In my first three jumps, I believe my ego had already started to grow. I had learned I could fly, I had learned I could turn and I learned I could move forward past my mistakes and land gracefully on my feet. I might well have thought I was a god of the sky at that point.
However, I can tell you that jump number 4, gave me a nice little attitude check. I was disappointed with my previous experience during jump number three and things at home had been a bit rough that week. I called up Mike at NSC, asking if he would be flying again at Frankenmuth that next week. He wasn’t, but he had found a new home for his plane at Midwest. I’m not a fan of driving through Detriot traffic, but I can certainly admit now, I needed a jump and I probably would’ve driven to the far side of China if that’s where he told me he would be.

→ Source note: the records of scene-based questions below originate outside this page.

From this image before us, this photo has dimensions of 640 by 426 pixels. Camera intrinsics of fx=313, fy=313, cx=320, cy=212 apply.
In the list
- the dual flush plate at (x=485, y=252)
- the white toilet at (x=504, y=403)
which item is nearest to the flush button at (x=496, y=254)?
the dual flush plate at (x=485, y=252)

I’ve spoken of jump number 4 before, I even wrote about in fairly good detail and was once quoted in Blue Skies Magazine as saying “Two seconds of tumbling through bridle and pilot chute took ten years off my life!”

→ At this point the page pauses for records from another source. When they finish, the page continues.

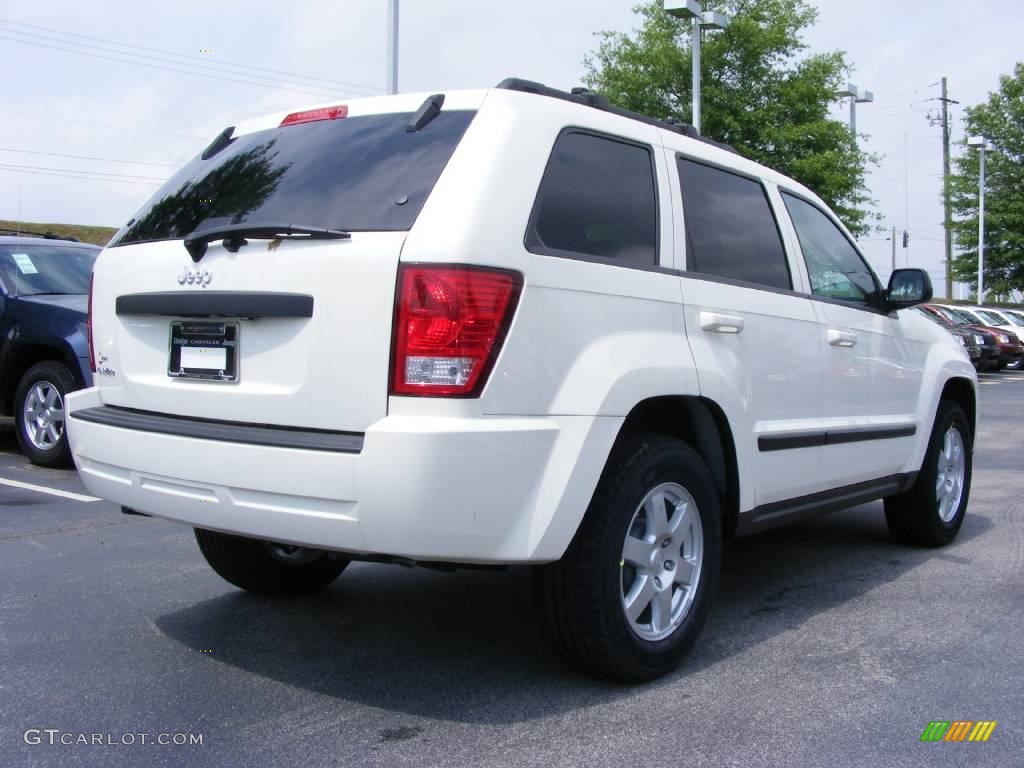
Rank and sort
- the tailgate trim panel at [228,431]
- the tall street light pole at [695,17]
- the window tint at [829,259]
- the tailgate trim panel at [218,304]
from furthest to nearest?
the tall street light pole at [695,17] → the window tint at [829,259] → the tailgate trim panel at [218,304] → the tailgate trim panel at [228,431]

However, I don’t know if I’ve ever told a soul, how close I came to quitting that day. Sure, after the debrief, when my Instructors (Todd & Cliff) pointed on my errors (with video, of which I would LOVE to see now, if any Midwest people might know where it is..), I smiled and thanked them and hung out for a few more hours. I didn’t want to make a sudden run for doors, though really that’s what I thought I should do. I thought I would go home, maybe tell my wife she was right.. what was I thinking with all this skydive talk anyway?

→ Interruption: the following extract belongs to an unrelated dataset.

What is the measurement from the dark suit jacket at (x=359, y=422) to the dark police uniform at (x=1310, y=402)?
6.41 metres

Did I really believe I could become one of these Gods of the Sky?
Yes, I did. However, after jump number 4, I did not. I stayed around few hours, sharing one last beer with my new friends and I never planned on coming back again. Of course, I did not tell anyone that then. However, by twist of fate, or perhaps his own intention, one skydiver there that day, saved my life. To this very day, I couldn’t tell you any more about him than his first name, Eric, and that he appears on my first jump video; he jumped out, just before my Instructors and I came to the door.
I couldn’t quote his numbers to be sure, but I know I had once asked him how many jumps he had the day of my first and he had told me 80-some. How might a sub-hundred jump wonder get a save? Simple, he said he was planning on upgrading soon and gave me his altimeter. I told him I didn’t have the cash for it on me, but he said he didn’t care. You’ll be back next week, right? You can pay me back then, he said. I am sure I thanked him at the time, probably only tongue-in-cheek at best. Really, I had to figure out how I would get his money or altimeter back to him, since I never planned on jumping out of a perfectly good airplane, again, for the rest of my life.
I remember driving home that night, Kristal had given me directions back to I-94, rather than 696, the way I came. It added half an hour to my trip at least, but gave me the time I needed to think. First I wondered if I could just mail it back to him, but then he (and everyone) would have known I gave up. Then I thought I could just mail a check and maybe they would think I’d started jumping elsewhere. Before I made it home, for some reason, I had felt compelled to put that altimeter on my wrist.
I glanced at it often, just like my mirrors as I drove down the highway. I can’t say for sure, if I made my choice that night or slowly over the next week. However, I did decide that if Eric put that altimeter in my hand, then I owed him the respect to put his cash directly into his. I knew that meant I’d have to jump again, but just once to say I did. Then I would be done. Five skydives is more than enough for any man, right?
Where ever the winds have taken you, Thank You Eric. You gave me my next jump.